*** Opening INPUT MATERIAL ***

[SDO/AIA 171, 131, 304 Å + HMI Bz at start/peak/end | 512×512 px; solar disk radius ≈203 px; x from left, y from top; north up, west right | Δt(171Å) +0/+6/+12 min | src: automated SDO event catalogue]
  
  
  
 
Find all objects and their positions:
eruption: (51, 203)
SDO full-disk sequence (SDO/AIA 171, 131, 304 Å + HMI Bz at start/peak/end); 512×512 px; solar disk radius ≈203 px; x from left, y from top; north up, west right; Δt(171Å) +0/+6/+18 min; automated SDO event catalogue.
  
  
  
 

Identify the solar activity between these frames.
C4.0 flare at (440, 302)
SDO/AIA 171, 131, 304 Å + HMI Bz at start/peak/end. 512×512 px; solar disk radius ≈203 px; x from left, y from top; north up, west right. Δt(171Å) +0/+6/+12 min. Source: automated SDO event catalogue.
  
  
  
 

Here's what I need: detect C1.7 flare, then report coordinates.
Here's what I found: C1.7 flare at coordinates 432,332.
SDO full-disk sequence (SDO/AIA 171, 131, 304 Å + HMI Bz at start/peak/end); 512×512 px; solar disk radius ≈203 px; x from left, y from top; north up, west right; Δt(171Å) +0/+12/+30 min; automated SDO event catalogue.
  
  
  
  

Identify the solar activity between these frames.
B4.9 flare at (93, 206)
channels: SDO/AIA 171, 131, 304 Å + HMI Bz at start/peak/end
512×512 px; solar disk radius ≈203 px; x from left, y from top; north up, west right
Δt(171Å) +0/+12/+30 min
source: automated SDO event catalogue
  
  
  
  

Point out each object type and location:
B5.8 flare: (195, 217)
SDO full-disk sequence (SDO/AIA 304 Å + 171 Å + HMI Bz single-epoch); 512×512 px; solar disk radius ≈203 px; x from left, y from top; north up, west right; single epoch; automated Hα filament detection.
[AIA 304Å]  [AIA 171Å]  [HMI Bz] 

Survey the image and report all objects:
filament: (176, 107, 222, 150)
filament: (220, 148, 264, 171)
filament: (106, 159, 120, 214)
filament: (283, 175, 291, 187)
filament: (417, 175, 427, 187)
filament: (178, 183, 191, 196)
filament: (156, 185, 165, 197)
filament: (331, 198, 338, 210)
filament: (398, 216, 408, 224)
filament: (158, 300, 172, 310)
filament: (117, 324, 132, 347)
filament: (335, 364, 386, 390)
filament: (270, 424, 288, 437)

*** Closing INPUT MATERIAL ***

→ EXERCISE REQUIREMENTS
Every record above must be set down again, word for word.

→ OUTPUT FOR THIS EXERCISE
[SDO/AIA 171, 131, 304 Å + HMI Bz at start/peak/end | 512×512 px; solar disk radius ≈203 px; x from left, y from top; north up, west right | Δt(171Å) +0/+6/+12 min | src: automated SDO event catalogue]
  
  
  
 
Find all objects and their positions:
eruption: (51, 203)
SDO full-disk sequence (SDO/AIA 171, 131, 304 Å + HMI Bz at start/peak/end); 512×512 px; solar disk radius ≈203 px; x from left, y from top; north up, west right; Δt(171Å) +0/+6/+18 min; automated SDO event catalogue.
  
  
  
 

Identify the solar activity between these frames.
C4.0 flare at (440, 302)
SDO/AIA 171, 131, 304 Å + HMI Bz at start/peak/end. 512×512 px; solar disk radius ≈203 px; x from left, y from top; north up, west right. Δt(171Å) +0/+6/+12 min. Source: automated SDO event catalogue.
  
  
  
 

Here's what I need: detect C1.7 flare, then report coordinates.
Here's what I found: C1.7 flare at coordinates 432,332.
SDO full-disk sequence (SDO/AIA 171, 131, 304 Å + HMI Bz at start/peak/end); 512×512 px; solar disk radius ≈203 px; x from left, y from top; north up, west right; Δt(171Å) +0/+12/+30 min; automated SDO event catalogue.
  
  
  
  

Identify the solar activity between these frames.
B4.9 flare at (93, 206)
channels: SDO/AIA 171, 131, 304 Å + HMI Bz at start/peak/end
512×512 px; solar disk radius ≈203 px; x from left, y from top; north up, west right
Δt(171Å) +0/+12/+30 min
source: automated SDO event catalogue
  
  
  
  

Point out each object type and location:
B5.8 flare: (195, 217)
SDO full-disk sequence (SDO/AIA 304 Å + 171 Å + HMI Bz single-epoch); 512×512 px; solar disk radius ≈203 px; x from left, y from top; north up, west right; single epoch; automated Hα filament detection.
[AIA 304Å]  [AIA 171Å]  [HMI Bz] 

Survey the image and report all objects:
filament: (176, 107, 222, 150)
filament: (220, 148, 264, 171)
filament: (106, 159, 120, 214)
filament: (283, 175, 291, 187)
filament: (417, 175, 427, 187)
filament: (178, 183, 191, 196)
filament: (156, 185, 165, 197)
filament: (331, 198, 338, 210)
filament: (398, 216, 408, 224)
filament: (158, 300, 172, 310)
filament: (117, 324, 132, 347)
filament: (335, 364, 386, 390)
filament: (270, 424, 288, 437)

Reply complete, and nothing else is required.